**DIRECTIONS FOR THIS TASK:** Word for word, repeat the entries, minus the pictures.

══════════

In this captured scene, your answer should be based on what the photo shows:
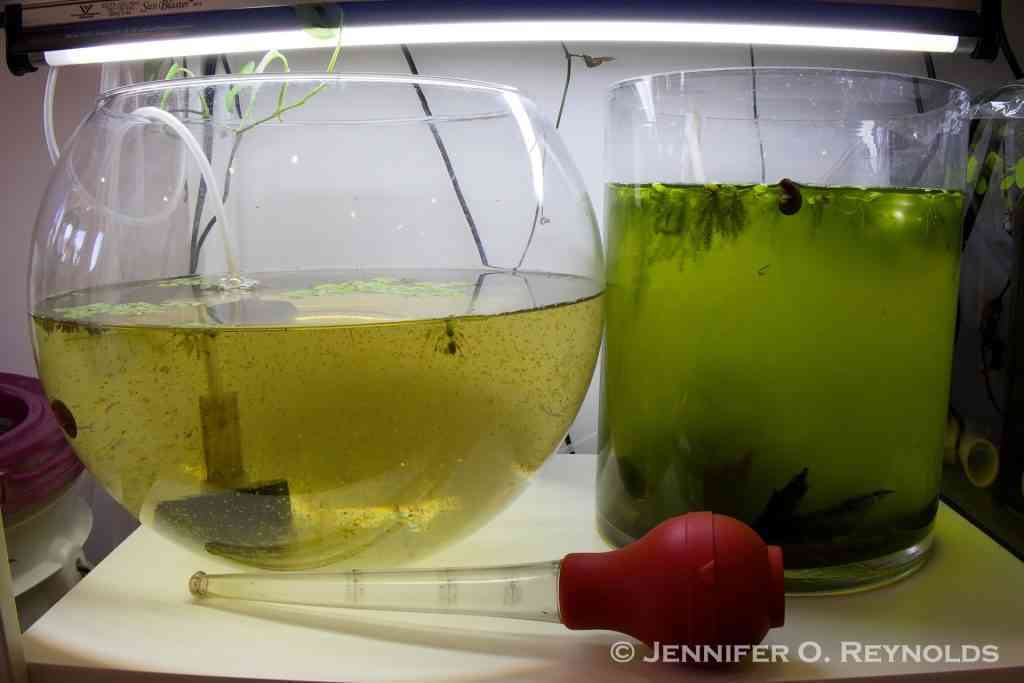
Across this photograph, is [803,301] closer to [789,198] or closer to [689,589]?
[789,198]

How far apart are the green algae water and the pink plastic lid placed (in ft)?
1.33

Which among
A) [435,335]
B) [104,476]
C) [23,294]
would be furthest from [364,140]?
[23,294]

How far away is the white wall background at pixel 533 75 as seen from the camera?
2.19 feet

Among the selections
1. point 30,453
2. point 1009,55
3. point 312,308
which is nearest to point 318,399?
point 312,308

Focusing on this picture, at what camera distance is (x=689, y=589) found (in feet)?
1.10

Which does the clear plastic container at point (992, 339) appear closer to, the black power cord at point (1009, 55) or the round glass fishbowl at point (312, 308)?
the black power cord at point (1009, 55)

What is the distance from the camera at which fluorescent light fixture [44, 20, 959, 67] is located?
1.77 ft

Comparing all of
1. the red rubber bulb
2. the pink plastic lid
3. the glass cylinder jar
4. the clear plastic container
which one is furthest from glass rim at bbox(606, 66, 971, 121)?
the pink plastic lid

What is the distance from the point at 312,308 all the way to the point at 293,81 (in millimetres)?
117

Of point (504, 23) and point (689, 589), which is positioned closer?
point (689, 589)

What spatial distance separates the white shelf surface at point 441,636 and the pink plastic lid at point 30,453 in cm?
12

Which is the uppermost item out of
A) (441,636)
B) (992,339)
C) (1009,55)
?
(1009,55)

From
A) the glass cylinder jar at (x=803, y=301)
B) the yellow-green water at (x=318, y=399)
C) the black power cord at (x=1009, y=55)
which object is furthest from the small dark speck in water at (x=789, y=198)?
the black power cord at (x=1009, y=55)

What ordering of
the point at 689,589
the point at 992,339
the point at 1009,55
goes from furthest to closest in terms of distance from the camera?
the point at 1009,55 < the point at 992,339 < the point at 689,589
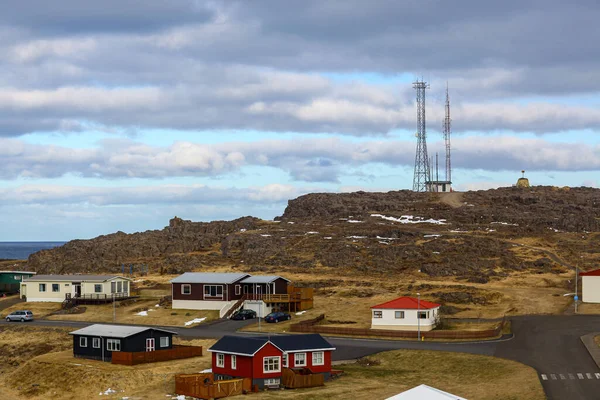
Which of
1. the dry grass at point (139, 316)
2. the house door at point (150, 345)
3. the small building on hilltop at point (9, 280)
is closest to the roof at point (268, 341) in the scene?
the house door at point (150, 345)

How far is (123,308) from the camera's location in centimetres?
10088

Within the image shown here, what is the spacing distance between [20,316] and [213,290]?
2247 cm

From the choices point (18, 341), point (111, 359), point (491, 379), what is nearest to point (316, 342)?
point (491, 379)

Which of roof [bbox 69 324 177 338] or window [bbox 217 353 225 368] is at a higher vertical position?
roof [bbox 69 324 177 338]

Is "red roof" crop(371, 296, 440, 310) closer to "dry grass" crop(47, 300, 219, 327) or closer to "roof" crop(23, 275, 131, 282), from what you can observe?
"dry grass" crop(47, 300, 219, 327)

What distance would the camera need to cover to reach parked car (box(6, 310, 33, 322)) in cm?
9544

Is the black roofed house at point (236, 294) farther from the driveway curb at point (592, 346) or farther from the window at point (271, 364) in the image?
the driveway curb at point (592, 346)

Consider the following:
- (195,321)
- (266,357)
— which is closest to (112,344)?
(266,357)

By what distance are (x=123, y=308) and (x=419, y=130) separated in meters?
88.6

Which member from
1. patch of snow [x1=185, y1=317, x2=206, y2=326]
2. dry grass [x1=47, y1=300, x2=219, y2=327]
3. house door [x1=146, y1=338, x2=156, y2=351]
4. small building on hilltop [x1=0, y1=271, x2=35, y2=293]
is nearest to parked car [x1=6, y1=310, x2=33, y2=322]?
dry grass [x1=47, y1=300, x2=219, y2=327]

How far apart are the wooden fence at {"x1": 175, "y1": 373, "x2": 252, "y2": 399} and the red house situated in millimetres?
1338

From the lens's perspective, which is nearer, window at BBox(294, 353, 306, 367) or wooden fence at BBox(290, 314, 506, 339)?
window at BBox(294, 353, 306, 367)

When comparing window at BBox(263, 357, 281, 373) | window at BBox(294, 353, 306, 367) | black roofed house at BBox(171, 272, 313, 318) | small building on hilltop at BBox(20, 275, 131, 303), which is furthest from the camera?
small building on hilltop at BBox(20, 275, 131, 303)

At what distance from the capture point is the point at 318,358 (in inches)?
2438
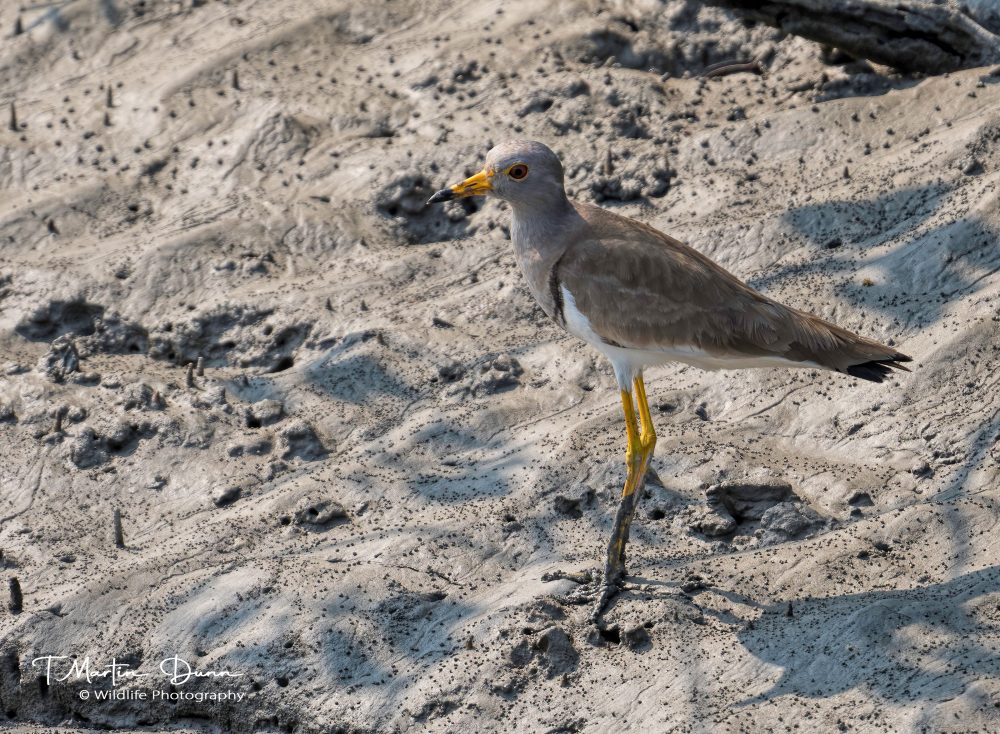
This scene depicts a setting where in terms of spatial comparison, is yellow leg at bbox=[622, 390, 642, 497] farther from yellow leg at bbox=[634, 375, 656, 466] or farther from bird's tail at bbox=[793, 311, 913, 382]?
bird's tail at bbox=[793, 311, 913, 382]

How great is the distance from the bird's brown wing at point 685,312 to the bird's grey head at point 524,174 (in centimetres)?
24

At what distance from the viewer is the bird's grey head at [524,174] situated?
19.2ft

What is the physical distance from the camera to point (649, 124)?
26.0 ft

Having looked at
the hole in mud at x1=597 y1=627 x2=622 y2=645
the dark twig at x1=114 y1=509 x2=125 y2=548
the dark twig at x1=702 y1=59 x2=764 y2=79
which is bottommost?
the hole in mud at x1=597 y1=627 x2=622 y2=645

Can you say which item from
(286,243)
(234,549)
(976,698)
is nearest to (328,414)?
(234,549)

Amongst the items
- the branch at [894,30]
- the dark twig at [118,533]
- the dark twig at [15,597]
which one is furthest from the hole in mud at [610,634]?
the branch at [894,30]

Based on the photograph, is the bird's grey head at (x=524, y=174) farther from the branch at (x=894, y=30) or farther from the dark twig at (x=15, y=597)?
the dark twig at (x=15, y=597)

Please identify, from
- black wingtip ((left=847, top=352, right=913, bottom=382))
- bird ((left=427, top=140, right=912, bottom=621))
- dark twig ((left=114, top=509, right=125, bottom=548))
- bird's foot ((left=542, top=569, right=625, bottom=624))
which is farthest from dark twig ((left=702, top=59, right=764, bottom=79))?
dark twig ((left=114, top=509, right=125, bottom=548))

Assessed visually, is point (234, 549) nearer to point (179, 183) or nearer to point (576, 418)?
point (576, 418)

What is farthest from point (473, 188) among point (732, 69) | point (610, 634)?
point (732, 69)

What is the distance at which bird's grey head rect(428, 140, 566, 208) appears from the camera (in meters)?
5.86

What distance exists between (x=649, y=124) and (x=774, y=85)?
2.53 feet

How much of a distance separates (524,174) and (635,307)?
740 millimetres

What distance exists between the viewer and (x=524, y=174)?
587 centimetres
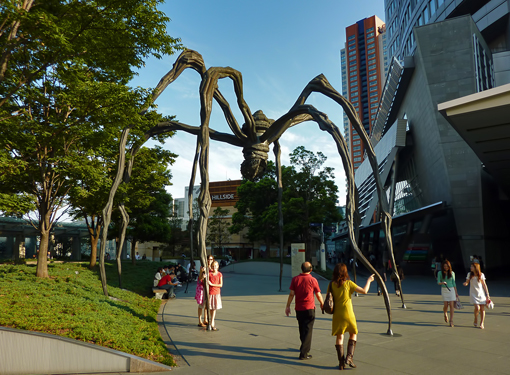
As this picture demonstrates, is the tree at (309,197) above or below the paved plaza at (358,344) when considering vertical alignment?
above

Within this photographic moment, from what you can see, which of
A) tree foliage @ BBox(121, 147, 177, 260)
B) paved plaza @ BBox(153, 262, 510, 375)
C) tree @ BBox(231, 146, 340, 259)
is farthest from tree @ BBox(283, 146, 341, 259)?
paved plaza @ BBox(153, 262, 510, 375)

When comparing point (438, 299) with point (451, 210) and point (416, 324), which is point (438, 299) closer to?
point (416, 324)

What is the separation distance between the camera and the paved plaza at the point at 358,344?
480 centimetres

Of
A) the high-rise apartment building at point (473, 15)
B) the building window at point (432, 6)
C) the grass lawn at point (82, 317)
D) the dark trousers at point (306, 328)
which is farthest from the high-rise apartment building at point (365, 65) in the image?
the dark trousers at point (306, 328)

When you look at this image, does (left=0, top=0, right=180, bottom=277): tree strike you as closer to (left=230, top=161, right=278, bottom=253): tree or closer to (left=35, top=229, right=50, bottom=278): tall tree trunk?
(left=35, top=229, right=50, bottom=278): tall tree trunk

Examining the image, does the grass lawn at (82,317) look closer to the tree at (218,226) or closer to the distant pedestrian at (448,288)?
the distant pedestrian at (448,288)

══════════

**RESPONSE TO THE TASK:**
In this captured scene, your answer should be based on what the photo shows:
Across this photograph, is [803,301] closer to [789,198] or closer to [689,589]?
[789,198]

How far apart are the green algae water and the pink plastic lid placed (in ft)?
1.33

Which among
A) [435,335]
B) [104,476]
C) [23,294]
would be furthest from [364,140]?
[23,294]

How far away is the white wall background at pixel 533 75 as seen from the camera?
2.19 feet

Among the selections
1. point 30,453
2. point 1009,55
3. point 312,308
which is nearest to point 318,399?
point 312,308

Focusing on this picture, at what camera distance is (x=689, y=589) found (in feet)?
1.10

Which does the clear plastic container at point (992, 339) appear closer to, the black power cord at point (1009, 55) or the round glass fishbowl at point (312, 308)?
the black power cord at point (1009, 55)

What is the distance from the camera at which fluorescent light fixture [44, 20, 959, 67] is located?
1.77 ft

Comparing all of
1. the red rubber bulb
2. the pink plastic lid
3. the glass cylinder jar
4. the clear plastic container
which one is furthest from glass rim at bbox(606, 66, 971, 121)?
the pink plastic lid

What is the distance from the point at 312,308 all the way to the point at 293,81 (in millimetres)?
117

Of point (504, 23) and point (689, 589), which is positioned closer?
point (689, 589)

What spatial distance separates the white shelf surface at point 441,636 and the pink plastic lid at point 30,453 in cm?
12

Which is the uppermost item out of
A) (441,636)
B) (992,339)
C) (1009,55)
?
(1009,55)

From
A) the glass cylinder jar at (x=803, y=301)
B) the yellow-green water at (x=318, y=399)
C) the black power cord at (x=1009, y=55)
which object is furthest from the small dark speck in water at (x=789, y=198)?
the black power cord at (x=1009, y=55)

What ordering of
the point at 689,589
the point at 992,339
the point at 1009,55
goes from furthest to closest in terms of distance from the camera?
the point at 1009,55 < the point at 992,339 < the point at 689,589
Which of
1. the dry grass at point (139, 316)
2. the house door at point (150, 345)
3. the small building on hilltop at point (9, 280)
is closest to the roof at point (268, 341) in the scene?
the house door at point (150, 345)

How far is (123,308) from the camera's location in centimetres?
10088

Within the image shown here, what is the spacing distance between [20,316] and [213,290]?
2247 cm

From the choices point (18, 341), point (111, 359), point (491, 379), what is nearest to point (316, 342)?
point (491, 379)

Which of roof [bbox 69 324 177 338] or window [bbox 217 353 225 368] is at a higher vertical position?
roof [bbox 69 324 177 338]

Is "red roof" crop(371, 296, 440, 310) closer to "dry grass" crop(47, 300, 219, 327) or closer to "roof" crop(23, 275, 131, 282), from what you can observe?
"dry grass" crop(47, 300, 219, 327)

What distance would the camera need to cover to reach parked car (box(6, 310, 33, 322)) in cm?
9544

Is the black roofed house at point (236, 294) farther from the driveway curb at point (592, 346) or farther from the window at point (271, 364) in the image?
the driveway curb at point (592, 346)

Consider the following:
- (195,321)
- (266,357)
— which is closest to (112,344)?
(266,357)

By what distance are (x=123, y=308) and (x=419, y=130) separated in meters?
88.6

Which member from
1. patch of snow [x1=185, y1=317, x2=206, y2=326]
2. dry grass [x1=47, y1=300, x2=219, y2=327]
3. house door [x1=146, y1=338, x2=156, y2=351]
4. small building on hilltop [x1=0, y1=271, x2=35, y2=293]
is nearest to parked car [x1=6, y1=310, x2=33, y2=322]?
dry grass [x1=47, y1=300, x2=219, y2=327]

How far apart are the wooden fence at {"x1": 175, "y1": 373, "x2": 252, "y2": 399} and the red house situated in millimetres?
1338

From the lens's perspective, which is nearer, window at BBox(294, 353, 306, 367) or wooden fence at BBox(290, 314, 506, 339)?
window at BBox(294, 353, 306, 367)

When comparing window at BBox(263, 357, 281, 373) | window at BBox(294, 353, 306, 367) | black roofed house at BBox(171, 272, 313, 318) | small building on hilltop at BBox(20, 275, 131, 303), which is furthest from the camera?
small building on hilltop at BBox(20, 275, 131, 303)

At what distance from the capture point is the point at 318,358 (in inches)?
2438
This scene depicts a setting where in terms of spatial comparison, is yellow leg at bbox=[622, 390, 642, 497] farther from yellow leg at bbox=[634, 375, 656, 466] or farther from bird's tail at bbox=[793, 311, 913, 382]?
bird's tail at bbox=[793, 311, 913, 382]

How great is the distance from the bird's brown wing at point 685,312 to the bird's grey head at point 524,174 (in centimetres)?
24

At what distance from the viewer is the bird's grey head at [524,174] situated?
19.2ft

What is the physical distance from the camera to point (649, 124)?
26.0 ft

Having looked at
the hole in mud at x1=597 y1=627 x2=622 y2=645
the dark twig at x1=114 y1=509 x2=125 y2=548
the dark twig at x1=702 y1=59 x2=764 y2=79
which is bottommost?
the hole in mud at x1=597 y1=627 x2=622 y2=645

Can you say which item from
(286,243)
(234,549)
(976,698)
is nearest to (328,414)?
(234,549)

Amongst the items
- the branch at [894,30]
- the dark twig at [118,533]
- the dark twig at [15,597]
which one is furthest from the hole in mud at [610,634]?
the branch at [894,30]

Based on the photograph, is the bird's grey head at (x=524, y=174) farther from the branch at (x=894, y=30) or farther from the dark twig at (x=15, y=597)?
the dark twig at (x=15, y=597)

Please identify, from
- black wingtip ((left=847, top=352, right=913, bottom=382))
- bird ((left=427, top=140, right=912, bottom=621))
- dark twig ((left=114, top=509, right=125, bottom=548))
- bird's foot ((left=542, top=569, right=625, bottom=624))
which is farthest from dark twig ((left=702, top=59, right=764, bottom=79))?
dark twig ((left=114, top=509, right=125, bottom=548))

Assessed visually, is point (234, 549) nearer to point (179, 183) or nearer to point (576, 418)?
point (576, 418)

What is farthest from point (473, 188) among point (732, 69) | point (610, 634)?
point (732, 69)

What is the distance at which bird's grey head rect(428, 140, 566, 208) appears from the camera (in meters)?
5.86

What distance exists between (x=649, y=124) and (x=774, y=85)?
2.53 feet

How much of a distance separates (524,174) and (635,307)?
740 millimetres

What distance exists between the viewer and (x=524, y=174)?
587 centimetres
As this picture demonstrates, is the tree at (309,197) above or below the paved plaza at (358,344) when considering vertical alignment?
above

Within this photographic moment, from what you can see, which of
A) tree foliage @ BBox(121, 147, 177, 260)
B) paved plaza @ BBox(153, 262, 510, 375)
C) tree @ BBox(231, 146, 340, 259)
is farthest from tree @ BBox(283, 146, 341, 259)?
paved plaza @ BBox(153, 262, 510, 375)

When comparing point (438, 299) with point (451, 210) and point (416, 324), which is point (438, 299) closer to?
point (416, 324)

What is the separation distance between the camera and the paved plaza at the point at 358,344?
480 centimetres

Of
A) the high-rise apartment building at point (473, 15)
B) the building window at point (432, 6)
C) the grass lawn at point (82, 317)
D) the dark trousers at point (306, 328)
which is farthest from the high-rise apartment building at point (365, 65) in the image?
the dark trousers at point (306, 328)

When you look at this image, does (left=0, top=0, right=180, bottom=277): tree strike you as closer to (left=230, top=161, right=278, bottom=253): tree or closer to (left=35, top=229, right=50, bottom=278): tall tree trunk?
(left=35, top=229, right=50, bottom=278): tall tree trunk

Examining the image, does the grass lawn at (82,317) look closer to the tree at (218,226) or closer to the distant pedestrian at (448,288)?
the distant pedestrian at (448,288)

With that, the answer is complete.